DOI: 10.1161/circ.148.suppl_1.18495 ISSN: 0009-7322

Abstract 18495: Right and Left Ventricular Starling Function in Heart Failure With Preserved Ejection Fraction

Joetsaroop Bagga, Denis J Wakeham, Seamus Hughes, Matthew Howrey, Tiffany Brazile, Bryce Balmain, Andrew R Tomlinson, Christopher Hearon, James P Macnamara, Tony Babb, Benjamin D Levine, Satyam Sarma
  • Physiology (medical)
  • Cardiology and Cardiovascular Medicine

Background: Efficient conversion of cardiac filling pressure to stroke volume (SV) is described by the Frank-Starling mechanism. Our group has previously characterized dynamic Starling mechanisms (DSM) in the frequency domain using respiratory mediated changes in beat-by-beat SV as a function of changes in pulmonary artery diastolic pressures (PAD) and shown this to be impaired in heart failure with preserved ejection fraction (HFpEF). Right ventricular (RV) dysfunction is common in HFpEF but efficiency of the RV Starling mechanism is unknown. The goal of this study was to characterize RV and LV DSM in patients with HFpEF.
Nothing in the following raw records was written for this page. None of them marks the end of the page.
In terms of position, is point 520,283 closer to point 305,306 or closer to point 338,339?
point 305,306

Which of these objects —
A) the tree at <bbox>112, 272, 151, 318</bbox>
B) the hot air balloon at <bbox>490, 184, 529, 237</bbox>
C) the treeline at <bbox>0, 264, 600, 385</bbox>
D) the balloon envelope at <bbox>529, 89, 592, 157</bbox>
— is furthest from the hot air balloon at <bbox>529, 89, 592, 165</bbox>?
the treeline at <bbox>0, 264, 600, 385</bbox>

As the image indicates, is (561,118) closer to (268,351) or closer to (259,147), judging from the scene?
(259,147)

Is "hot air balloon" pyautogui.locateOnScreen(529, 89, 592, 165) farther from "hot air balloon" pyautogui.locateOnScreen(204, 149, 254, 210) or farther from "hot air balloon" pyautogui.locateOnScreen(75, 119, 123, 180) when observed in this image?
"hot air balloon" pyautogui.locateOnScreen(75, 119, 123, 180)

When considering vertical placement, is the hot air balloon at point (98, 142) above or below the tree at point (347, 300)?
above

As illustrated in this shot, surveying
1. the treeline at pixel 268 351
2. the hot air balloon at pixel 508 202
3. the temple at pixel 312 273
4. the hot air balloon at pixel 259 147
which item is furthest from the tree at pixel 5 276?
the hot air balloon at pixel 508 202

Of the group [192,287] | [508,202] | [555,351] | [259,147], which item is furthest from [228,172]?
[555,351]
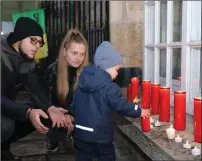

Methods: We studied 16 HFpEF patients (10 females; age: 68 ± 6 years) at seated rest following the placement of a radial arterial and right heart catheter. DSM was quantified by transfer function (input/output frequency) analyses of beat-by-beat changes in PAD (for LV) and A wave right atrial pressures (for RV) as input variables. Output variable was SV (Modelflow from radial arterial line waveform) and normalized for LV DSM using direct-Fick derived SV and for RV DSM using acetylene rebreathing derived SV as a measure of pulmonary blood flow.

Results: The power spectral density (PSD) was higher for LV compared to RV filling pressure (521 ± 446 vs 125 ± 111 mmHg 2 , P = 0.001); there was no difference for adjusted SV PSD (819 ± 764 vs 808 ± 765 ml 2 , P = 0.232). DSM gain was higher for LV compared to RV for all but 1 subject (0.58 ± 0.29 vs 0.30 ± 0.16 ml/mmHg, P = 0.002; Figure).

Conclusions: RV DSM gain was significantly worse than LV DSM gain suggesting decreased RV contractile and/or compliance reserve in patients with HFpEF. These results highlight the utility of RV DSM gain to characterize RV dysfunction in patients with HFpEF.